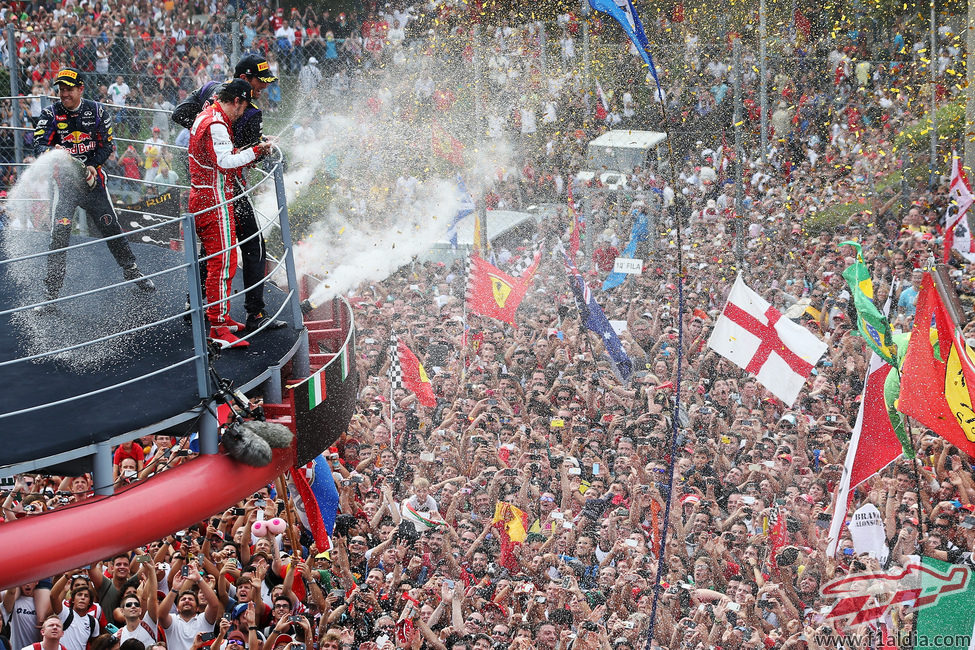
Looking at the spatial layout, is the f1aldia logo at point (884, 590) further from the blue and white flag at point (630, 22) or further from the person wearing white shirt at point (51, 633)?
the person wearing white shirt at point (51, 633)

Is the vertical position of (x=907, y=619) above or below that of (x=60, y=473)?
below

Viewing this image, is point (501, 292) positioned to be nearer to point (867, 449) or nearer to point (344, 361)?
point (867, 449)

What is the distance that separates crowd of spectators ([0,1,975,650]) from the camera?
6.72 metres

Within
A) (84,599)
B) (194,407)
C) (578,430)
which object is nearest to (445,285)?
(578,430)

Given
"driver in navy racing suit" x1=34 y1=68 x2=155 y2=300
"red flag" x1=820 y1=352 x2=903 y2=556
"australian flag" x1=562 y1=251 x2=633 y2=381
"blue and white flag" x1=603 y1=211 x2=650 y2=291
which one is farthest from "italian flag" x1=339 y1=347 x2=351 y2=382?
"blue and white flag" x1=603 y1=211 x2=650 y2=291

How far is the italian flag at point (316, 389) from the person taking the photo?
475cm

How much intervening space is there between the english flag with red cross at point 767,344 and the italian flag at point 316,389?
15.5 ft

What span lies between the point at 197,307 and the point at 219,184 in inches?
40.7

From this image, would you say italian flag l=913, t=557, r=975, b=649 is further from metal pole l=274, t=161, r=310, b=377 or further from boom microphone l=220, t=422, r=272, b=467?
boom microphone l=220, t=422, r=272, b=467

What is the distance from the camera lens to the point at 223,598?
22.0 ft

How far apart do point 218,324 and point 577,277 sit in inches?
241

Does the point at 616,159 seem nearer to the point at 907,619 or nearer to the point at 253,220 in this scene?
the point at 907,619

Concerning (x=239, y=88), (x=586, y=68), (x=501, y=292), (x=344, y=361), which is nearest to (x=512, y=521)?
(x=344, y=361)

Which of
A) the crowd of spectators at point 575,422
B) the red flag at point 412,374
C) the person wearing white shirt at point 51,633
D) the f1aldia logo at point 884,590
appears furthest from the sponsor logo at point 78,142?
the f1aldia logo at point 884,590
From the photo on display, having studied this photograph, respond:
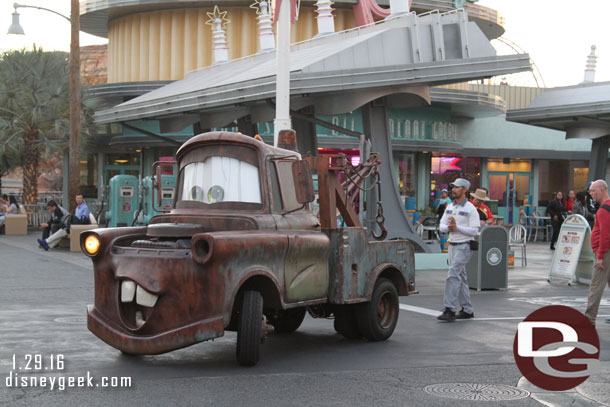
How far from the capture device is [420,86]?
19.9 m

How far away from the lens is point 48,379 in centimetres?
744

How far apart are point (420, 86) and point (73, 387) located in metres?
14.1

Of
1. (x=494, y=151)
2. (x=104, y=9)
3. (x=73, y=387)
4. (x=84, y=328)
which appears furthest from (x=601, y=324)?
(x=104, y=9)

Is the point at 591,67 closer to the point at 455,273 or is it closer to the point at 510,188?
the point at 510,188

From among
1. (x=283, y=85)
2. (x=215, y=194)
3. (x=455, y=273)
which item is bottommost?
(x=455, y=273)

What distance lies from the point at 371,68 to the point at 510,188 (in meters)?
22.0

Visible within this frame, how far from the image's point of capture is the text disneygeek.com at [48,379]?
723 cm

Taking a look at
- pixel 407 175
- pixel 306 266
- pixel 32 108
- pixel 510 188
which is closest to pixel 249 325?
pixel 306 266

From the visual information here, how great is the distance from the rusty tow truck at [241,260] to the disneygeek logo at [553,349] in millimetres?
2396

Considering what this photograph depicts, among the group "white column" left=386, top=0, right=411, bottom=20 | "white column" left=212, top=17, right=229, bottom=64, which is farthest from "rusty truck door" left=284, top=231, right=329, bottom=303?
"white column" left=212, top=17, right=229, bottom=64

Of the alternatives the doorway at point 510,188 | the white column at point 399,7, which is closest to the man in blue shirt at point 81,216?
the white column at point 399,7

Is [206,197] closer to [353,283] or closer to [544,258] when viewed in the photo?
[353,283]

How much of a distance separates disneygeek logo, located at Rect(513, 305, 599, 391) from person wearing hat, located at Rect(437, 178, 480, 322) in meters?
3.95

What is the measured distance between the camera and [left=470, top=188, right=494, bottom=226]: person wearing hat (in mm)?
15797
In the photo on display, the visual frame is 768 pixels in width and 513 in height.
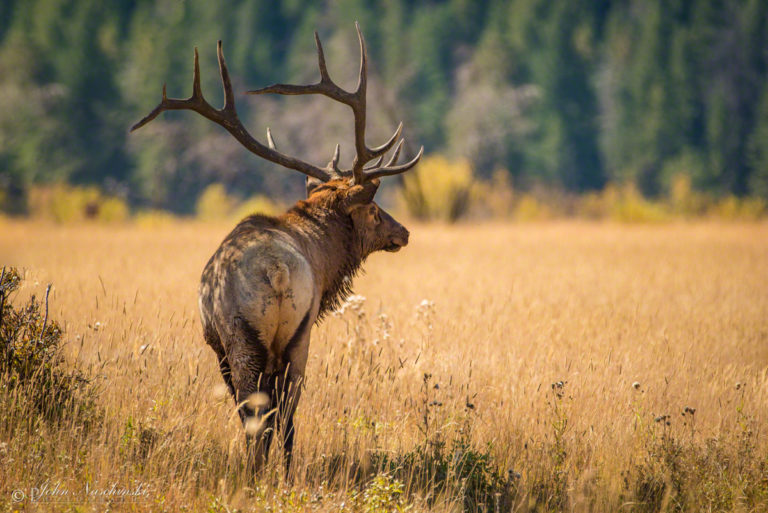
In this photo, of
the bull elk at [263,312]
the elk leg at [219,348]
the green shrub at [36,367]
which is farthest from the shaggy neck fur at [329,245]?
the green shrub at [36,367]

* WHAT NEEDS TO BE DONE
Give all the entries again exactly, dropping each picture.

* TASK RESPONSE
Looking at the spatial layout, is the f1aldia logo at point (884, 590) further from the blue and white flag at point (630, 22) or further from the person wearing white shirt at point (51, 633)?
the person wearing white shirt at point (51, 633)

Is the vertical position of (x=907, y=619) above or below that of (x=60, y=473)?
below

Viewing this image, is point (501, 292) positioned to be nearer to point (867, 449) or nearer to point (344, 361)?
point (867, 449)

What is the distance that separates crowd of spectators ([0,1,975,650]) from the camera?
6.72 metres

Within
A) (84,599)
B) (194,407)
C) (578,430)
which object is nearest to (445,285)?
(578,430)

Given
"driver in navy racing suit" x1=34 y1=68 x2=155 y2=300
"red flag" x1=820 y1=352 x2=903 y2=556
"australian flag" x1=562 y1=251 x2=633 y2=381
"blue and white flag" x1=603 y1=211 x2=650 y2=291
which one is farthest from "italian flag" x1=339 y1=347 x2=351 y2=382?
"blue and white flag" x1=603 y1=211 x2=650 y2=291

How far is the italian flag at point (316, 389) from the person taking the photo?
475cm

How much intervening space is there between the english flag with red cross at point 767,344 and the italian flag at point 316,389?
15.5 ft

What span lies between the point at 197,307 and the point at 219,184 in inches?
40.7

From this image, would you say italian flag l=913, t=557, r=975, b=649 is further from metal pole l=274, t=161, r=310, b=377 or further from boom microphone l=220, t=422, r=272, b=467?
boom microphone l=220, t=422, r=272, b=467

What is the distance from the camera lens to the point at 223,598?
22.0 ft

How far apart do point 218,324 and point 577,277 sit in inches?
241

Does the point at 616,159 seem nearer to the point at 907,619 or nearer to the point at 253,220 in this scene?
the point at 907,619

Concerning (x=239, y=88), (x=586, y=68), (x=501, y=292), (x=344, y=361), which is nearest to (x=512, y=521)?
(x=344, y=361)

Which of
A) the crowd of spectators at point 575,422
B) the red flag at point 412,374
C) the person wearing white shirt at point 51,633
D) the f1aldia logo at point 884,590
appears furthest from the sponsor logo at point 78,142?
the f1aldia logo at point 884,590
From the photo on display, having studied this photograph, respond:
How far from the capture device is [420,86]?
19.9 m

How far away from the lens is point 48,379 in centimetres?
744

How far apart are point (420, 86) and point (73, 387) located in metres?
14.1

Of
1. (x=494, y=151)
2. (x=104, y=9)
3. (x=73, y=387)
4. (x=84, y=328)
which appears furthest from (x=601, y=324)?
(x=104, y=9)

Is the point at 591,67 closer to the point at 455,273 or is it closer to the point at 510,188?
the point at 510,188

From among
1. (x=283, y=85)
2. (x=215, y=194)
3. (x=455, y=273)
which item is bottommost?
(x=455, y=273)

What distance lies from the point at 371,68 to the point at 510,188 (in meters)?
22.0

Visible within this frame, how far from the image's point of capture is the text disneygeek.com at [48,379]?
723 cm

Taking a look at
- pixel 407 175
- pixel 306 266
- pixel 32 108
- pixel 510 188
which is closest to pixel 249 325?
pixel 306 266

From the visual information here, how great is the distance from the rusty tow truck at [241,260] to the disneygeek logo at [553,349] in millimetres?
2396

Considering what this photograph depicts, among the group "white column" left=386, top=0, right=411, bottom=20 | "white column" left=212, top=17, right=229, bottom=64, which is farthest from "rusty truck door" left=284, top=231, right=329, bottom=303?
"white column" left=212, top=17, right=229, bottom=64

Of the alternatives the doorway at point 510,188 | the white column at point 399,7, which is closest to the man in blue shirt at point 81,216?
the white column at point 399,7

Is [206,197] closer to [353,283] or closer to [544,258] when viewed in the photo?
[353,283]

How much of a distance separates disneygeek logo, located at Rect(513, 305, 599, 391) from person wearing hat, located at Rect(437, 178, 480, 322) in meters?
3.95

What is the measured distance between the camera and [left=470, top=188, right=494, bottom=226]: person wearing hat (in mm)?
15797
In the photo on display, the visual frame is 768 pixels in width and 513 in height.
In this photo, of
the bull elk at [263,312]
the elk leg at [219,348]
the green shrub at [36,367]
which is farthest from the shaggy neck fur at [329,245]?
the green shrub at [36,367]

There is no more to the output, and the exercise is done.